Chicago is known to be riddled with crime, particularly with regards to weapons related crimes and homicide. It seems that these issues year over year have not improved and some radical changes need to be made.
Google’s BigQuery service contains a dataset of all recorded crime in Chicago maintained by the city. I have worked with this data before, and it’s a topic that i’m personally very interested in. For this research, I will be looking into each crime that has occured from 2013-2018 that is accompanied by a pair of coordinates. Has Chicago improved in tackling weapons violence and homicide? Has it got much worse? What are the overall trends? This information can be geo-plotted and analyzed to understand Chicago’s crime rates on these specific crimes over the last 5 years.
library(readr)
chicago_crime <- read.csv('crime.csv')
head(chicago_crime)
When taking a sample view of the data, there are some very useful variables. The variables of interest in this assingment will be ‘primary_type’, ‘year’, and ‘crime_location’. ‘Primary_type’ tells what the main type of crime committed was, and ‘crime_location’ will be utilized with ‘year’ to geo-plot each of the weapons-related crimes and homicides over the last 5 years.
unique(chicago_crime$primary_type)
## [1] GAMBLING SEX OFFENSE
## [3] INTERFERENCE WITH PUBLIC OFFICER BATTERY
## [5] ASSAULT STALKING
## [7] ARSON DECEPTIVE PRACTICE
## [9] CRIMINAL TRESPASS INTIMIDATION
## [11] OBSCENITY THEFT
## [13] NARCOTICS CRIM SEXUAL ASSAULT
## [15] ROBBERY KIDNAPPING
## [17] MOTOR VEHICLE THEFT PUBLIC PEACE VIOLATION
## [19] CRIMINAL DAMAGE OFFENSE INVOLVING CHILDREN
## [21] OTHER OFFENSE BURGLARY
## [23] NON-CRIMINAL PROSTITUTION
## [25] PUBLIC INDECENCY NON - CRIMINAL
## [27] HUMAN TRAFFICKING HOMICIDE
## [29] WEAPONS VIOLATION OTHER NARCOTIC VIOLATION
## [31] LIQUOR LAW VIOLATION CONCEALED CARRY LICENSE VIOLATION
## [33] NON-CRIMINAL (SUBJECT SPECIFIED)
## 33 Levels: ARSON ASSAULT BATTERY ... WEAPONS VIOLATION
To see what type of crimes we need to filter out of the dataset, a unique view is applied to the primary_type column. ‘Weapons Violation’ and ‘Homicide’ will be the values used to plot.
library(dplyr)
library(tidyverse)
chicago_weap_hom <- chicago_crime %>%
select(year, primary_type, crime_location) %>%
filter(!is.na(crime_location)) %>%
separate(crime_location, c('lat','long'), sep=",") %>%
filter(primary_type %in% c('WEAPONS VIOLATION','HOMICIDE'))
chicago_weap_hom$long=as.numeric(chicago_weap_hom$long)
chicago_weap_hom$lat=as.numeric(chicago_weap_hom$lat)
To prep the data for the plots, I select the required columns outlined previously and then filter out crimes with missing coordinates.
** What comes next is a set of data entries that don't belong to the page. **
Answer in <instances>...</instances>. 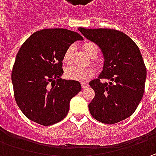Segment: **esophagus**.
Here are the masks:
<instances>
[{"label":"esophagus","mask_w":156,"mask_h":156,"mask_svg":"<svg viewBox=\"0 0 156 156\" xmlns=\"http://www.w3.org/2000/svg\"><path fill=\"white\" fill-rule=\"evenodd\" d=\"M81 85L82 88H87V87H88V84H87V83H85V82H83V81L81 82Z\"/></svg>","instance_id":"esophagus-1"}]
</instances>
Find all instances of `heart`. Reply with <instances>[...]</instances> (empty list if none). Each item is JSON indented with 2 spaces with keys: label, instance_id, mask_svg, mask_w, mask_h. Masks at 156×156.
Wrapping results in <instances>:
<instances>
[{
  "label": "heart",
  "instance_id": "obj_1",
  "mask_svg": "<svg viewBox=\"0 0 156 156\" xmlns=\"http://www.w3.org/2000/svg\"><path fill=\"white\" fill-rule=\"evenodd\" d=\"M83 50L87 53L91 58H95L99 53V48L94 42L87 41L82 44ZM74 51V47L69 46L66 49L63 55V62L65 63H69L71 62L72 54ZM95 74V71L93 68H80L77 66H70L65 70V75L68 79L73 81H87L92 78Z\"/></svg>",
  "mask_w": 156,
  "mask_h": 156
}]
</instances>
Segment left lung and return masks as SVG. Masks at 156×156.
<instances>
[{
	"mask_svg": "<svg viewBox=\"0 0 156 156\" xmlns=\"http://www.w3.org/2000/svg\"><path fill=\"white\" fill-rule=\"evenodd\" d=\"M79 31L99 46L105 58L101 74L89 82L95 93L89 112L100 122H122L134 114L144 94L147 70L140 49L115 29L79 27ZM105 79L110 82H102Z\"/></svg>",
	"mask_w": 156,
	"mask_h": 156,
	"instance_id": "obj_1",
	"label": "left lung"
}]
</instances>
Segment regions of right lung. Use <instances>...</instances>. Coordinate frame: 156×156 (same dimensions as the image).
I'll list each match as a JSON object with an SVG mask.
<instances>
[{
  "instance_id": "add662e5",
  "label": "right lung",
  "mask_w": 156,
  "mask_h": 156,
  "mask_svg": "<svg viewBox=\"0 0 156 156\" xmlns=\"http://www.w3.org/2000/svg\"><path fill=\"white\" fill-rule=\"evenodd\" d=\"M80 40L81 34L69 29L47 28L34 33L21 45L11 79L15 101L29 120L50 126L68 115L70 100L81 87L79 81L60 78L63 55Z\"/></svg>"
}]
</instances>
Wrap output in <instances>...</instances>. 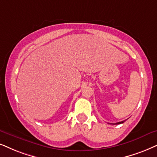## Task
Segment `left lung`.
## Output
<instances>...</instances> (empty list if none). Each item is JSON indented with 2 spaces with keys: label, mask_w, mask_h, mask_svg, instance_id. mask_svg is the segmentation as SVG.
<instances>
[{
  "label": "left lung",
  "mask_w": 157,
  "mask_h": 157,
  "mask_svg": "<svg viewBox=\"0 0 157 157\" xmlns=\"http://www.w3.org/2000/svg\"><path fill=\"white\" fill-rule=\"evenodd\" d=\"M124 121H122V122H117V123H115V124H122V123H123L124 122Z\"/></svg>",
  "instance_id": "left-lung-1"
}]
</instances>
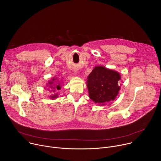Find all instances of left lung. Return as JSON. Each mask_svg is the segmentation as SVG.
Instances as JSON below:
<instances>
[{
	"mask_svg": "<svg viewBox=\"0 0 161 161\" xmlns=\"http://www.w3.org/2000/svg\"><path fill=\"white\" fill-rule=\"evenodd\" d=\"M89 97L99 104L113 101L119 94V73L103 67H96L88 76ZM102 104V105H103Z\"/></svg>",
	"mask_w": 161,
	"mask_h": 161,
	"instance_id": "obj_1",
	"label": "left lung"
}]
</instances>
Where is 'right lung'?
Masks as SVG:
<instances>
[{
  "label": "right lung",
  "instance_id": "right-lung-1",
  "mask_svg": "<svg viewBox=\"0 0 161 161\" xmlns=\"http://www.w3.org/2000/svg\"><path fill=\"white\" fill-rule=\"evenodd\" d=\"M55 80V79L53 78V79H52V81H49V83H48V84H50V86L51 87V88H53L54 90L55 89H57V90H60V83H57L56 85H55V86L53 87V83H54V81ZM47 86H48V85H47ZM55 92V90H52V91H51V92ZM57 97H58V96H57V94H55L54 96H50V98H52V99H56Z\"/></svg>",
  "mask_w": 161,
  "mask_h": 161
}]
</instances>
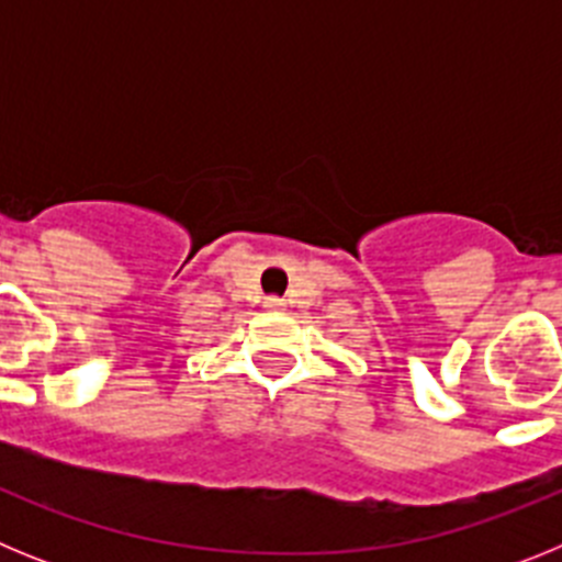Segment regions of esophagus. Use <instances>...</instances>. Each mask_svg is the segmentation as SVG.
Listing matches in <instances>:
<instances>
[{
  "label": "esophagus",
  "mask_w": 562,
  "mask_h": 562,
  "mask_svg": "<svg viewBox=\"0 0 562 562\" xmlns=\"http://www.w3.org/2000/svg\"><path fill=\"white\" fill-rule=\"evenodd\" d=\"M265 306H267V310H272V312L284 310V297H278V295H267V297H265Z\"/></svg>",
  "instance_id": "34e87169"
}]
</instances>
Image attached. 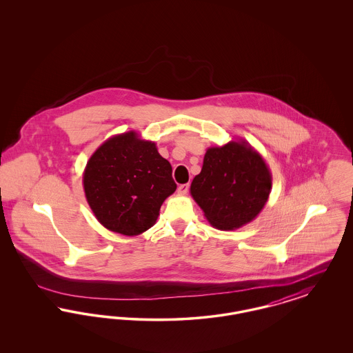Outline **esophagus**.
I'll return each instance as SVG.
<instances>
[{"label":"esophagus","instance_id":"esophagus-1","mask_svg":"<svg viewBox=\"0 0 353 353\" xmlns=\"http://www.w3.org/2000/svg\"><path fill=\"white\" fill-rule=\"evenodd\" d=\"M188 190H189V184L180 185V186L177 188V192H179L180 194H183V196L188 193Z\"/></svg>","mask_w":353,"mask_h":353}]
</instances>
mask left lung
Here are the masks:
<instances>
[{
  "instance_id": "obj_1",
  "label": "left lung",
  "mask_w": 353,
  "mask_h": 353,
  "mask_svg": "<svg viewBox=\"0 0 353 353\" xmlns=\"http://www.w3.org/2000/svg\"><path fill=\"white\" fill-rule=\"evenodd\" d=\"M271 185V172L263 157L239 139L206 150L190 194L212 226L235 230L262 212Z\"/></svg>"
}]
</instances>
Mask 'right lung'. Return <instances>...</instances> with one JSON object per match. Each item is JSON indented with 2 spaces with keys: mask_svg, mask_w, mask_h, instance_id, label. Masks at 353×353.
<instances>
[{
  "mask_svg": "<svg viewBox=\"0 0 353 353\" xmlns=\"http://www.w3.org/2000/svg\"><path fill=\"white\" fill-rule=\"evenodd\" d=\"M85 200L101 225L119 234H141L177 185L172 167L151 140L134 131L107 139L87 161Z\"/></svg>",
  "mask_w": 353,
  "mask_h": 353,
  "instance_id": "add662e5",
  "label": "right lung"
}]
</instances>
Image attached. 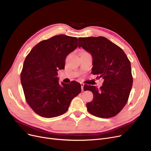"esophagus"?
I'll return each instance as SVG.
<instances>
[{
  "mask_svg": "<svg viewBox=\"0 0 151 151\" xmlns=\"http://www.w3.org/2000/svg\"><path fill=\"white\" fill-rule=\"evenodd\" d=\"M80 84H81V90H82V91H84V84L83 83H81Z\"/></svg>",
  "mask_w": 151,
  "mask_h": 151,
  "instance_id": "1",
  "label": "esophagus"
}]
</instances>
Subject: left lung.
I'll use <instances>...</instances> for the list:
<instances>
[{
    "label": "left lung",
    "instance_id": "1",
    "mask_svg": "<svg viewBox=\"0 0 151 151\" xmlns=\"http://www.w3.org/2000/svg\"><path fill=\"white\" fill-rule=\"evenodd\" d=\"M78 42L79 47L81 46L93 58L92 73L104 79L100 89L84 86V90L93 94V100L86 104L87 109L100 118L115 116L126 105L132 88L130 62L120 47L105 37H80Z\"/></svg>",
    "mask_w": 151,
    "mask_h": 151
}]
</instances>
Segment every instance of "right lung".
Wrapping results in <instances>:
<instances>
[{
    "label": "right lung",
    "instance_id": "right-lung-1",
    "mask_svg": "<svg viewBox=\"0 0 151 151\" xmlns=\"http://www.w3.org/2000/svg\"><path fill=\"white\" fill-rule=\"evenodd\" d=\"M78 46L76 37L61 34L38 43L26 56L21 82L27 103L39 116L63 114L81 92L80 83H59L57 77L58 70L64 69L67 55Z\"/></svg>",
    "mask_w": 151,
    "mask_h": 151
}]
</instances>
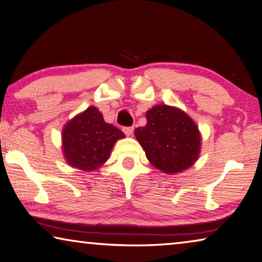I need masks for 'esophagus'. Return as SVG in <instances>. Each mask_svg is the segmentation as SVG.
<instances>
[{"instance_id":"obj_1","label":"esophagus","mask_w":262,"mask_h":262,"mask_svg":"<svg viewBox=\"0 0 262 262\" xmlns=\"http://www.w3.org/2000/svg\"><path fill=\"white\" fill-rule=\"evenodd\" d=\"M133 132H134V128H133V127H124L123 128V133L127 136H130L133 134Z\"/></svg>"}]
</instances>
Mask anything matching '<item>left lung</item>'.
I'll list each match as a JSON object with an SVG mask.
<instances>
[{
    "instance_id": "obj_1",
    "label": "left lung",
    "mask_w": 262,
    "mask_h": 262,
    "mask_svg": "<svg viewBox=\"0 0 262 262\" xmlns=\"http://www.w3.org/2000/svg\"><path fill=\"white\" fill-rule=\"evenodd\" d=\"M147 124L135 129V138L148 161L164 173L184 171L198 160L202 135L196 122L180 108L156 105L147 111Z\"/></svg>"
}]
</instances>
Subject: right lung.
<instances>
[{
  "label": "right lung",
  "mask_w": 262,
  "mask_h": 262,
  "mask_svg": "<svg viewBox=\"0 0 262 262\" xmlns=\"http://www.w3.org/2000/svg\"><path fill=\"white\" fill-rule=\"evenodd\" d=\"M123 138L121 130L107 123L97 107L91 106L65 123L61 149L72 168L93 171L106 163L116 141Z\"/></svg>",
  "instance_id": "obj_1"
}]
</instances>
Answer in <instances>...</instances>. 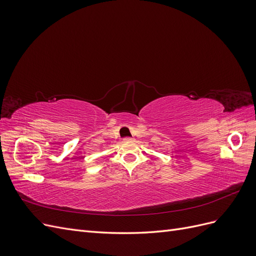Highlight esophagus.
<instances>
[{
  "mask_svg": "<svg viewBox=\"0 0 256 256\" xmlns=\"http://www.w3.org/2000/svg\"><path fill=\"white\" fill-rule=\"evenodd\" d=\"M134 138H124V142H132Z\"/></svg>",
  "mask_w": 256,
  "mask_h": 256,
  "instance_id": "esophagus-1",
  "label": "esophagus"
}]
</instances>
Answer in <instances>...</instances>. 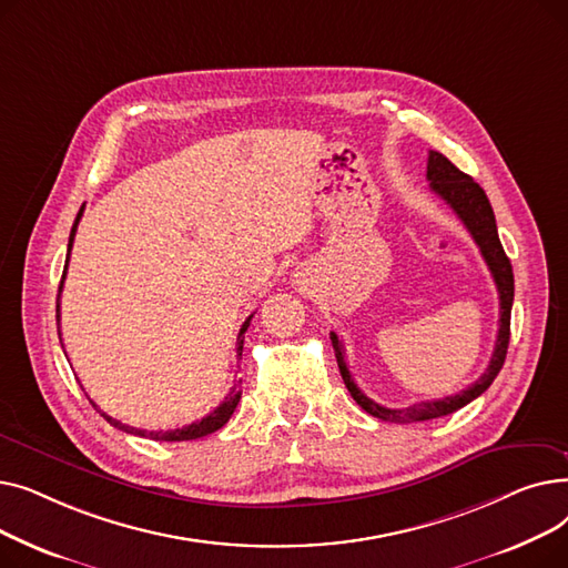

Next, the pair of coordinates is seperated into latitude and longitude and then we filter out the crimes not being analyzed.
library(mapdata)
library(maps)
library(ggplot2)
usa <- map_data("usa")
states <- map_data("state")
chicago <- subset(states, region=="illinois")
chicago_plot <- ggplot(chicago, aes(long,lat, group=group)) + coord_fixed(1)+ geom_polygon(color='black', fill='gray')
chicago_plot
counties <- map_data("county")
illi_counties <- subset(counties, region=='illinois')
chicago_plot + geom_polygon(data=illi_counties, fill=NA,color="white") + geom_polygon(fill=NA,color="black") + theme_bw()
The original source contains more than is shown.